Thursday, August 14, 2014

A Challenge. If You Choose To Accept It.

     It is August 14th. Today I decided to live my life to the fullest. I decided not to let the little things get to me. I decided to not let other people's negative energy affect me. I decided to live my life selflessly and freely. I think it worked. 
     
    The other day I was realizing I was being too negative and I was allowing other things affect my own self. I found that my days were long and I was feeling too anxious about certain things, things that were unnecessary and things that I couldn't change. Yesterday I woke up and decided that for every negative thought I had for that day, I would need to think of 3 positive things. I woke up thinking of my 3 positives and because I did that, my day was drastically better. 

     Today, on August 14th, I am proud to say that I feel like my little game is working. Every time a negative emotion has entered my being, it has quickly gone away. I find that the ones that were bothering me so much, aren't so much anymore, or the thoughts that I had aren't as negative as they once were. I found that the other key to a much happier day is finding ways to live in the moment. I often get too bogged down by plans and I often feel like I need to have an exact plan for every moment of every day. By living more positively and by believing in the unknown, I find that I don't get as anxious. I am learning that it is a little more fun to let the day unfold for you. It's like having nice little surprises throughout your day!
     I challenge you to look at your days, and if you're feeling like you are stuck in a rut or if you're being too negative or gossiping too much or being too paranoid about stuff, then try and find a way to change your ways. Sometimes all you need is a shift in thinking or a shift of attitude. 
     Not everyone or everything is against you. You just need to come from a genuine place first and foremost. Once you are truthful and honest within your days, your whole world could change around you…. in a POSITIVE way :) 
    

    Now, the question is, are you BRAVE ENOUGH to accept my challenge? ;) 

*Amanda Leigh.




     
  

Wednesday, July 23, 2014

inhale… exhale… inhale….

      I'm staring at this blank computer screen. I know I need to write. I know that I need to get my thoughts out. It has been awhile since I have been able to write a blog post. Sometimes my thoughts just escape me and they only stay for a few moments. Life is ever changing, my thoughts are ever changing and I am trying to keep up. What is a challenge in my life right now?… hmm.. let's see. I think one of my biggest challenges is having patience and being ok with things not going quite like I had planned them to go. I also have been trying to let go of my feelings towards others. I have found that I am getting too caught up in annoyances and being bothered with how people handle certain situations. I mean, of course I think that I would handle any situation perfectly… don't we all have that feeling. We watch someone make certain decisions and we think to ourselves, "oh, I would do this like this, not this!" We always think that we could do a better job. I am so guilty of this trait. I am always saying to myself, "why can't they just do it this way! Why do they have to be so lame." That's right.. I said lame. :)

Data shown:
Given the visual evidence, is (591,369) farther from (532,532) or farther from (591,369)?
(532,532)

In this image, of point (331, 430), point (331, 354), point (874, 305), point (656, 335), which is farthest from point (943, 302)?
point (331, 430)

Parts of the exercise:
a - In the blog post, how many positive things did the writer decide to think of for every negative thought?
b - Rewrite the blog post starting with "I challenge you" and going on through "shift of attitude.", with "rut" changed to "slump".

Answers:
a - Three positive things.

b -
I challenge you to look at your days, and if you're feeling like you are stuck in a slump or if you're being too negative or gossiping too much or being too paranoid about stuff, then try and find a way to change your ways. Sometimes all you need is a shift in thinking or a shift of attitude.